Your (very) plausible theory RE: who f'kd up illustrates why tort reform is so dangerous.

aimai said...

Mr. Aimai and I onceworked on a computer based simulation to train ER doctors on how to spot anthrax. This turns out to be basically impossible unless there is an Anthrax scare on that is in the forefront of everyone's mind-and even then you would probably get hundreds of false positive diagnoses rather than catch the real one.
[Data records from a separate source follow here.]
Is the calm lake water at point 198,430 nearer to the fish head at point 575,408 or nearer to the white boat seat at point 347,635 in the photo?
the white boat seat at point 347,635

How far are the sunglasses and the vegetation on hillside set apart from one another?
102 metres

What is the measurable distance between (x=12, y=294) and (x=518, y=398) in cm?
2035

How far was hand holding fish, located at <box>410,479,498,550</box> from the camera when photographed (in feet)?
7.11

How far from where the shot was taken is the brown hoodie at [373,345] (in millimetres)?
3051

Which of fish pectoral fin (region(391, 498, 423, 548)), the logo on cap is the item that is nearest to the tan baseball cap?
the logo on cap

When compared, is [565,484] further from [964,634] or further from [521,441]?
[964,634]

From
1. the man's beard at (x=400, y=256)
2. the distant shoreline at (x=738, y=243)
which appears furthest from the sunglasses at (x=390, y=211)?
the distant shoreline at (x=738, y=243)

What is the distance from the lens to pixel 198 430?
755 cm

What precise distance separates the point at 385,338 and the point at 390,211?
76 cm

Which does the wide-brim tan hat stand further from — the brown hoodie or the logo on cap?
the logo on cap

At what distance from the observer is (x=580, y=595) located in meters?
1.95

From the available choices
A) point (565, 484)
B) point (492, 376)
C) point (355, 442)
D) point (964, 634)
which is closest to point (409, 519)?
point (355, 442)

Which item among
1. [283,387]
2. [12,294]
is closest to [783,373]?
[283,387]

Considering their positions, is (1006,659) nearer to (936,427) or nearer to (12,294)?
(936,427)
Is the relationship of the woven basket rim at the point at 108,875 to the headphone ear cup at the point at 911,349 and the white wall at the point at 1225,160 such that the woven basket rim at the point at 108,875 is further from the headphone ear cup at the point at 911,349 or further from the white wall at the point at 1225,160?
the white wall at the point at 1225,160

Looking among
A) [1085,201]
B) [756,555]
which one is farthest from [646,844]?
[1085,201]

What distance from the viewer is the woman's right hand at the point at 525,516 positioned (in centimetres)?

ERs are not a great place to catch a serious disease that is a) unusual and b) unfolding. All these illnesses present looking just like a more or less severe version of something totally normal. Unless it has progressed so far that the patient is incapacitated and needs to be hospitalized the patient is going to be sent away from the ER. There is ENORMOUS pressure on ERs and hospitals not to admit people "just for observation" or on a hunch.

Patient zero is almost always going to be missed. That's just the reality of the situation.

Aunt Snow said...

For reasons that remain unclear, nurses and doctors failed to act on that information, and released the patient

Doctors released the patient. As far as I know, nurses don't have that authority.

Steve M. said...

Exactly.

Dark Avenger said...

My sister-in-law had no medical insurance when she started having severe pain in her abdominal area. In order to save money, I took her to a private clinic that would cost less than an ER visit would in case is wasn't appendicitis.

The doctor at the clinic said that she displayed all the classical signs of appendicitis.

When I took her to the ER, the doctor asked if she had had a BM that morning. Told that she did, the doctor stated she probably didn't have appendicitis, because it's not usual that one can have a BM without bursting the inflamed appendix.

Fortunately for my S-I-L, they ran a quick MRI on her and found, that yes, she did have appendicitis, and, looking back at her history, she probably had a chronic, ongoing low-grade infection until it flared up, which, of course, would allow for a BM that wouldn't bust her appendix like a squeezed grape.

This wasn't even zebra tracks, it's just the fact that in some cases, infections won't act like they do in the majority of the population or the textbooks about them.

mervis said...

Can't we just blame Obama?

The New York Crank said...

I think Fraud Guy is onto something. The "cost trimming" in hospitals and medical practices, powered by insurance companies and Medicare, are lowering reimbursements to healthcare institutions and doctors, forcing professionals and their staff to see more people, in less time, for fewer bucks.

What did you expect to get for that – healthcare improvements?

All insurers, including Medicare, have to shell out more. Otherwise, you'll find not only Ebola-sized mistakes, but also more docs fleeing patients who are covered by insurance in favor of richer patients who can afford healthcare without insurance. It's already not only starting to happen, but accelerating in some areas. And that, too, will create more privilege for the rich and lousy healthcare for the rest of us.